“Rippling Song Of Scars“ by Chinecherem Enujioke
Chinecherem Enujioke(she/her/hers), TPC XV, is an emerging black poet from Nigeria. She is an undergraduate at Nnamdi Azikiwe University, Awka, where she studies Human Anatomy. Her works have appeared in PoetrycolumnND and World Voices Magazine. She is the Research Editor of The Moulder, a print magazine that publishes girl-child related issues in Nigeria. She tweets @VCenujioke and on Instagram, she is @vcenujioke.
A Word from the Author:
Two years ago, a dear friend confided in me about the seething hatred she harbored after enduring violation by her husband. My heart went out to her, and in that moment, I felt an unbreakable bond with all the young girls in my country who have no voice, whose pain etches deep into their children. This poem serves as a prayer for them, or perhaps as a means for them to inhale new life, to break free from their stifled whispers.
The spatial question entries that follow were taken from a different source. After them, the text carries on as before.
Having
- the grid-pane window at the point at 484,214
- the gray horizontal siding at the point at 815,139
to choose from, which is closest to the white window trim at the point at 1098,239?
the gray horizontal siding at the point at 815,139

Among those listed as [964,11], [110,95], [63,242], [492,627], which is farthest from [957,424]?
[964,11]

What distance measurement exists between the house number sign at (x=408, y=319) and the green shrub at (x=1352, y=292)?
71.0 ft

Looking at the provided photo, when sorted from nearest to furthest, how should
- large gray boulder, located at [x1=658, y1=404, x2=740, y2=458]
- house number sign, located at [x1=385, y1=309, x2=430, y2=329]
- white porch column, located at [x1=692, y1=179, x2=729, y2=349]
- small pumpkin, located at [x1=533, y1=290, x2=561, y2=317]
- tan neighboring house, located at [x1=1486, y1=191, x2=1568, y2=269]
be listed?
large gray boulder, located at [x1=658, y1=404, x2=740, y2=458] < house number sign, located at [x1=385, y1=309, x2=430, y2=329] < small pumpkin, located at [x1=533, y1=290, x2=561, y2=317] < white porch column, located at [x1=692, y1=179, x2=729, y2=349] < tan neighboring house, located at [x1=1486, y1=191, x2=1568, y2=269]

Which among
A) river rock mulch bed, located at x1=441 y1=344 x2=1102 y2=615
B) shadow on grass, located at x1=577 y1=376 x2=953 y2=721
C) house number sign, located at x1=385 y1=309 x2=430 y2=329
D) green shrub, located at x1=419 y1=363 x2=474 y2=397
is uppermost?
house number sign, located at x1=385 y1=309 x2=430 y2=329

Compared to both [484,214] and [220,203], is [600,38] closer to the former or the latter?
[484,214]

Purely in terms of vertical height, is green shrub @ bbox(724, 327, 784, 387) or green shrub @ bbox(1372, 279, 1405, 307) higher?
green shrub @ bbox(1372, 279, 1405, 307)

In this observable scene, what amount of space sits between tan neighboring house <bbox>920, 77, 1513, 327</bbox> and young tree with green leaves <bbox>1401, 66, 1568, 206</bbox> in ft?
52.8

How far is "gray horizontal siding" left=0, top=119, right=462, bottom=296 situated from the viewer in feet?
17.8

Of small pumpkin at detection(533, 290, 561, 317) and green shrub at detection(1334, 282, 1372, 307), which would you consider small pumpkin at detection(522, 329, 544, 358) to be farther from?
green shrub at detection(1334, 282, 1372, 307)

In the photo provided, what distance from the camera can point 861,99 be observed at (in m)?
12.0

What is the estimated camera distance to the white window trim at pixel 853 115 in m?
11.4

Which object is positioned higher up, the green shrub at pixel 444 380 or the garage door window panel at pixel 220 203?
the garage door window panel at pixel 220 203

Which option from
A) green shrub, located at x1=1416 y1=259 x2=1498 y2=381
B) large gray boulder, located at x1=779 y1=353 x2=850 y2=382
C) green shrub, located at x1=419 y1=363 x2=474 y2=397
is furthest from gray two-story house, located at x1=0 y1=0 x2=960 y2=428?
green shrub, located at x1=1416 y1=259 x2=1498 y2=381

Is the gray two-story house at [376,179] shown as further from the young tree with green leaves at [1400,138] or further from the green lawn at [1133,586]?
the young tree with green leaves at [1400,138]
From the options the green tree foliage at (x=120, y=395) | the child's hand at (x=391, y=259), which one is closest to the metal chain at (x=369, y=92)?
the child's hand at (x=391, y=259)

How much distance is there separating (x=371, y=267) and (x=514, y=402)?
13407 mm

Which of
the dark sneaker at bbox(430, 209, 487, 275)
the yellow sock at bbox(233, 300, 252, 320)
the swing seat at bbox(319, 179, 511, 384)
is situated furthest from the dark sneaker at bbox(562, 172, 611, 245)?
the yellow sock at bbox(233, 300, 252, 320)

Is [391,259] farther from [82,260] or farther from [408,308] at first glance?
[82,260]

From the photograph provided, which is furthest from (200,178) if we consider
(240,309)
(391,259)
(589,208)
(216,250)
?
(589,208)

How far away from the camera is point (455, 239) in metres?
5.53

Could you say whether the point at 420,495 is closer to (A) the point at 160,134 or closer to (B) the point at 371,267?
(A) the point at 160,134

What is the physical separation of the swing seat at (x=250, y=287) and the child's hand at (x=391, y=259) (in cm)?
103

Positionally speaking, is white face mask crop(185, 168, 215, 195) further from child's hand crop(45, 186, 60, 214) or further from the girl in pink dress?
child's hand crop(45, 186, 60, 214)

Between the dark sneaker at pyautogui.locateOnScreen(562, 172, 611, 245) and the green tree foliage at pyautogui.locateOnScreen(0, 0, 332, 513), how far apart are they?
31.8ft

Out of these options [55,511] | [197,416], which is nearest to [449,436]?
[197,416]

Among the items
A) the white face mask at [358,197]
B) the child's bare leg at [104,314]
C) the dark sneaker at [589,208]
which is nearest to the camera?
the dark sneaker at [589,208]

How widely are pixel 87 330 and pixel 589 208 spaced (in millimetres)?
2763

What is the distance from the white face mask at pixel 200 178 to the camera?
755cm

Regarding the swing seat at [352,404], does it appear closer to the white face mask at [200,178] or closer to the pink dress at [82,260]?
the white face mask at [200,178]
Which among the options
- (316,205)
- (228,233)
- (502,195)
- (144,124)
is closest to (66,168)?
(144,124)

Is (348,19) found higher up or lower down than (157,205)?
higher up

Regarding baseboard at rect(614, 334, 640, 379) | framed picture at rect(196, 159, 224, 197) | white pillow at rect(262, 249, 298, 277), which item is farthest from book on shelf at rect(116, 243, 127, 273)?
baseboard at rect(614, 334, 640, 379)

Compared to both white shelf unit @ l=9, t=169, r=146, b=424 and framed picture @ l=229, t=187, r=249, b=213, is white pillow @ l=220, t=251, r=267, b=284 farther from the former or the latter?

I penned this poem not to claim comprehension but to assure them that I bear witness to their struggles and echo the same words they utter, for the sake of my country, for the sake of all those who perpetuate the wars they wage within themselves.
Rippling Song of Scars
For every child, surviving abuse.
my therapist warns that my hate will consume me/so, i begin from childhood
may the grief of my innocence bear me witness/i write from the chords of an
eight-year-old/one who knew voices that did not speak/one who knew hands
whose coarseness ripped her off her innocence/she had watched the blue sky and
saw it grey/she had sought the rains and each time they came/the drops brought
dust/the one that tastes like the brown of rusted zinc/i write from the chords of an
eighteen-year-old/who after ten years still sees dreams/each night
begging the cosmos for amnesia/where i am/there are no ripples in the
water/the calm intrigues me/i put my feet in the calm stream/ and forget how
still waters run deep/that its depth may take my dreams away/and like
God/breathe in me anew/that where my faith fails/fate may be on hold or do its
worst/that, is the only way i can have amnesia/and not forget the face of my
mother/i write from the chords of a mother/whose voice is an octave that leaves
cracks in pillars and walls/like the stroke of koboko on the succulent bum of a
maiden/each crack with a scar/each scar with a story/of how hands that broke
her walls live free from bars/my mother tells me to be patient/that all troubled
waters will calm/that even shards of a broken mirror are all mirrors/so, the night
i heard that his cerebrospinal fluid had gorged the thirst of the lustered tars
i became/when he breathed his last/i took my first/fifty years of terror breaks
now/she greys into her scars/she fades like the dream i no longer have.